With current therapy regimens over 75% of patients with de novo acute promyelocytic leukemia (APL) can be cured. Approaches to further improve patient outcome by stratifying patients at the time of initial diagnosis according to their individual risk and to adjust therapy accordingly have been based on clinical features only. Molecular markers have not been established for risk stratification as yet. Recently, we have shown that high expression levels of the genes brain and acute leukemia, cytoplasmic (BAALC) and ets related gene (ERG) are associated with inferior outcome in APL patients. In addition, data indicate that aberrant expression of the gene Wilms’ tumor 1 (WT1) is a negative prognostic factor with regard to overall survival (OS) after complete remission (CR) and relapse free survival (RFS) in APL. In this study we evaluated the prognostic relevance of a combined score integrating the expression levels of the above mentioned genes to further improve risk stratification in APL patients.
Expression levels of BAALC, ERG and WT1 of 62 patients with newly diagnosed APL were retrospectively analyzed in bone marrow mononuclear cells using multiplex reverse transcriptase quantitative real-time PCR (qRT-PCR). Median age of patients was 47 years (range: 19 to 82y). All patients gave informed consent. Patients were diagnosed and treated in the German AML Cooperative Group (AMLCG) study with a treatment of simultaneous ATRA and double induction chemotherapy including high-dose ara-C, consolidation and maintenance chemotherapy. The following gene expression levels were identified as negative risk factors in preceding studies: BAALC expression ≥25th percentile (BAALChigh), ERG expression >75th percentile (ERGhigh) and WT1 expression ≤25th percentile or ≥75th percentile (WT1low/high). A risk score was developed as follows: for the presence of one of the mentioned risk factors one scoring point was assigned to a respective patient, i.e. a maximum of 3 points (one point for BAALChigh, ERGhigh and WT1low/high, respectively) and a minimum of 0 points (i.e. presenting with none of the aforementioned risk factors) could be allocated to one patient. Accordingly, patients were divided into four risk groups: 7 patients scored 0 points (= low risk), 27 patients scored 1 point (= intermediate 1 risk), 19 patients scored 2 points (= intermediate 2 risk) and 9 patients scored 3 points (= high risk). Subsequently, OS, RFS and relapse free interval (RFI) were calculated using the Kaplan-Meier method and a log-rank test was used to compare differences between the four risk groups (p<0.05).
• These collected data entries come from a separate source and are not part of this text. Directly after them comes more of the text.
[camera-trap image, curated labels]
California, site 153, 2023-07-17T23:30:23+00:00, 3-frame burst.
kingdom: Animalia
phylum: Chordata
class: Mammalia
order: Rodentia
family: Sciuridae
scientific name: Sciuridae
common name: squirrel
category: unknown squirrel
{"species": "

The integrative risk score divided patients into four groups with significantly different outcome. The low risk group showed a RFS of 100% at 10 years of follow-up compared to the intermediate 1 risk group with 81%, the intermediate 2 risk group with 58% and the high risk group with a RFS of 42% only (median survival: 4.6y) (p=0.02). In accordance, the RFI differed significantly between the four groups: low risk 100%, intermediate 1 risk 100%, intermediate 2 risk 89% and high risk 71% (p=0.049). There was no statistically significant difference between the 4 groups with regard to OS in the entire patient cohort. However, there was a clear trend towards a difference in OS in patients who achieved a CR after induction therapy: low risk 100%, intermediate 1 risk 81%, intermediate 2 risk 68% and high risk 53% survival at 10 years of follow-up (p=0.09).
Integration of expression levels of the genes BAALC, ERG and WT1 into a scoring system identifies 4 risk groups with significantly different outcome with regard to RFS and RFI. It might be a promising approach to guide therapeutic decisions in patients with APL. However, multivariate analyses and validation of these data in an independent patient cohort is warranted.
No relevant conflicts of interest to declare.
Asterisk with author names denotes non-ASH members.